Oui, le temps est passé, et pourtant je n'ai jamais pu oublier. « Oublier quoi ? » Voilà sans doute ce que vous me demanderiez, trop fière pour envisager un seul instant que vous ayez pu faire une erreur. Et pourtant, des erreurs vous en avez faites, que dire de ce jour de concours de géographie où vous m'avez humilié devant l’ensemble des élèves de la salle Prosper Goubaux.

C'est selon moi l'un des nombreux moments où vous avez failli à votre tâche, en tant qu'enseignante, bien sûr, vous avez manqué d'une pédagogie qu'à votre âge vous auriez pourtant dû acquérir de nombreuses années auparavant.

Mais c'est surtout humainement que vous avez failli et à ce sujet, je ne peux plus rien pour vous. Certes, je n'étais à l'époque encore qu'un gamin qui sortait à peine de l'adolescence et je peux comprendre que mon attitude vous ait parue frivole. Néanmoins, vous m'avez repris avec une violence inouïe qui m'a laissé scotché. Jamais personne ne s'était permis de me parler comme vous l'avez fait.

Je me suis senti rabaissé à un point que vous ne pouvez imaginer, je peux encore ressentir le regard méprisant que vous avez posé sur ma nuque alors que je baissais la tête pour me remettre au travail. Y repenser suffit d'ailleurs pour que je sente ma colère refaire surface. Vous n'aviez pas le droit de me traiter de la sorte, comme un gamin, un moins que rien.

J'ai nourri dès cet instant une profonde animosité à votre égard, animosité qui était d'ailleurs partagée. Je peux l'écrire aujourd'hui : vous ne m'aimiez pas, et, dans l'hypothèse peu probable où vous seriez tiraillée par le remord, laissez-moi vous épargner ces scrupules : je ne vous aimais pas non plus.

Pour être très honnête, je crois même que j'ai fini par nourrir envers vous une profonde aversion, si bien que quelques années plus tard, lorsque j'ai commencé la boxe, il m'arrivait souvent de vous imaginer à la place de mon punching-ball. C'était ma catharsis et dieu sait que j'en avais besoin.

> _Données de l'exercice_:
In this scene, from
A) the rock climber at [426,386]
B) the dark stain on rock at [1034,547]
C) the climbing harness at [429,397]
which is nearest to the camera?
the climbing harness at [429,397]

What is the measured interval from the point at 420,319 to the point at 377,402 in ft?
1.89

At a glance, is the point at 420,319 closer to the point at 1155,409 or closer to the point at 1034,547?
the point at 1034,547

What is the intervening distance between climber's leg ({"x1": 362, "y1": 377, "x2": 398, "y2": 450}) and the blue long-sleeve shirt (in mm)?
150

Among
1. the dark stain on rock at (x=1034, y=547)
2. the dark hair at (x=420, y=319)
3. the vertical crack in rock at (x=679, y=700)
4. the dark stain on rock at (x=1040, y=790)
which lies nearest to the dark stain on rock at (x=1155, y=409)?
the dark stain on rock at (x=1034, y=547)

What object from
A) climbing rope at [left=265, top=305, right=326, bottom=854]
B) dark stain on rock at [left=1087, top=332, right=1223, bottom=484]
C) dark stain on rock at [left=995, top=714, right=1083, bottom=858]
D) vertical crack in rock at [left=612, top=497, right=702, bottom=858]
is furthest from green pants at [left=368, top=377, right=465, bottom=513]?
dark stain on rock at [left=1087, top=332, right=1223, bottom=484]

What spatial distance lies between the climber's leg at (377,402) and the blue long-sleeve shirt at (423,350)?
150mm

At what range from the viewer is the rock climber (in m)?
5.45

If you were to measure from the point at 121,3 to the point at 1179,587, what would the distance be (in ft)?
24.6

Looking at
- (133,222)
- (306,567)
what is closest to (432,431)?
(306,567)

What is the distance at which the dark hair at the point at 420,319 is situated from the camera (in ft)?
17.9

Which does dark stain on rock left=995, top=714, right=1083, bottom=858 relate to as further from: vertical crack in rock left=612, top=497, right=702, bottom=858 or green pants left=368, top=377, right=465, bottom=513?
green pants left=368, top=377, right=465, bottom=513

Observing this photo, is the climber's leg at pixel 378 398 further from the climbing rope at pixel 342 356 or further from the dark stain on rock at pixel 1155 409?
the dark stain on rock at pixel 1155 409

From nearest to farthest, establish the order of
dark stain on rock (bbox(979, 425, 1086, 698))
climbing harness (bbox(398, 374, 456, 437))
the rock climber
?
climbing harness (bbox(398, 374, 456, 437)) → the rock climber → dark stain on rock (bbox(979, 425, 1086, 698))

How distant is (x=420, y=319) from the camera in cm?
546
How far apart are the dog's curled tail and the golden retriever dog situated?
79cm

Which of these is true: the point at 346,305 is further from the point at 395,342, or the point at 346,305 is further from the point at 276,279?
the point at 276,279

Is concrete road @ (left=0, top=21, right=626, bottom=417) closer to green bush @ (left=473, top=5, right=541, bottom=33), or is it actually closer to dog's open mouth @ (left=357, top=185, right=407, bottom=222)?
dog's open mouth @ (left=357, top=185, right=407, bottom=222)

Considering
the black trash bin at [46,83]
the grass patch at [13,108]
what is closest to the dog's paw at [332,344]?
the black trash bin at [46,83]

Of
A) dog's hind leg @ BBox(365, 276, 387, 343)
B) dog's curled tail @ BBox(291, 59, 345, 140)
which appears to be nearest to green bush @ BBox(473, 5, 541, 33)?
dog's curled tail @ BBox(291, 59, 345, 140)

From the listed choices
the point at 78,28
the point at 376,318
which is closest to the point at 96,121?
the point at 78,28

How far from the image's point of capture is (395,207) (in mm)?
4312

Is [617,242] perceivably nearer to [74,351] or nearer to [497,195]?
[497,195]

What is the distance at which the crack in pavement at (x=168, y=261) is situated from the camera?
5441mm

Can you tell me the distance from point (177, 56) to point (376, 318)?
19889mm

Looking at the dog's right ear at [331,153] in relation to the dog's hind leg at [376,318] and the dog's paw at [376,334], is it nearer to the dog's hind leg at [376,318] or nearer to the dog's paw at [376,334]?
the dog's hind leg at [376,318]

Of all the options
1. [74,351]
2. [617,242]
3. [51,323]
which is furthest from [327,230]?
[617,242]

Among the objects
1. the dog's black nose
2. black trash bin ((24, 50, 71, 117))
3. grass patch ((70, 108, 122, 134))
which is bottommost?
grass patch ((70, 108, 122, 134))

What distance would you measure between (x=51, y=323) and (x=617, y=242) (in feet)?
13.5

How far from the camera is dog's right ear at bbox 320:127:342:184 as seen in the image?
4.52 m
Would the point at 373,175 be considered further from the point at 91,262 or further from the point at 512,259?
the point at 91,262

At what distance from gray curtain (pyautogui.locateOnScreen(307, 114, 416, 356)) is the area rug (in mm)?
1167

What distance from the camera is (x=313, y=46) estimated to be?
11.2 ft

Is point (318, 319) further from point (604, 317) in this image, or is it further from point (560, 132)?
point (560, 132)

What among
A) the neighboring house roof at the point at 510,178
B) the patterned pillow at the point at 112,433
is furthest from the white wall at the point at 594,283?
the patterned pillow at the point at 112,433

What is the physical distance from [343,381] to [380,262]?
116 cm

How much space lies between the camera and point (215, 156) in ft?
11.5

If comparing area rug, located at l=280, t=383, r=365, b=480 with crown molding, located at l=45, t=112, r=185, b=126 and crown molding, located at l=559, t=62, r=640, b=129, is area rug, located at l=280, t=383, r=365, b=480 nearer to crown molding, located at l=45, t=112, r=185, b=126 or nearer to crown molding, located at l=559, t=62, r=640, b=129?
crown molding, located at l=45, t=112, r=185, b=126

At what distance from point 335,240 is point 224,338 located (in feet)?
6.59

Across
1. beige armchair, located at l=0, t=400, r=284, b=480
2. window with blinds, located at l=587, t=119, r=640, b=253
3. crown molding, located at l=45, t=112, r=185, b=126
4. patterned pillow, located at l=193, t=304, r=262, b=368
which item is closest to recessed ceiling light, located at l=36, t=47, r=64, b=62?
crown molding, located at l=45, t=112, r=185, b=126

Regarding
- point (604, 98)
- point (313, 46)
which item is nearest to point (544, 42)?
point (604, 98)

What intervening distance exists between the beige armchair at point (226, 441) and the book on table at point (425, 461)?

> _Exercices_:
A – Traduisez en anglais la phrase suivante du texte fourni : « Jamais personne ne s'était permis de me parler comme vous l'avez fait. »
B – Présentez sous forme de liste numérotée les lignes des données, depuis la ligne qui contient « What is the physical » jusqu'à la dernière ligne des données incluse, sans les lignes vides.

> _Corrigé des exercices_:
A – No one had ever dared to speak to me the way you did.

B –
1. What is the physical distance from [343,381] to [380,262]?
2. 116 cm
3. How much space lies between the camera and point (215, 156) in ft?
4. 11.5
5. If comparing area rug, located at l=280, t=383, r=365, b=480 with crown molding, located at l=45, t=112, r=185, b=126 and crown molding, located at l=559, t=62, r=640, b=129, is area rug, located at l=280, t=383, r=365, b=480 nearer to crown molding, located at l=45, t=112, r=185, b=126 or nearer to crown molding, located at l=559, t=62, r=640, b=129?
6. crown molding, located at l=45, t=112, r=185, b=126
7. At what distance from point 335,240 is point 224,338 located (in feet)?
8. 6.59
9. Across
10. 1. beige armchair, located at l=0, t=400, r=284, b=480
11. 2. window with blinds, located at l=587, t=119, r=640, b=253
12. 3. crown molding, located at l=45, t=112, r=185, b=126
13. 4. patterned pillow, located at l=193, t=304, r=262, b=368
14. which item is closest to recessed ceiling light, located at l=36, t=47, r=64, b=62?
15. crown molding, located at l=45, t=112, r=185, b=126
16. Regarding
17. - point (604, 98)
18. - point (313, 46)
19. which item is nearest to point (544, 42)?
20. point (604, 98)
21. What intervening distance exists between the beige armchair at point (226, 441) and the book on table at point (425, 461)?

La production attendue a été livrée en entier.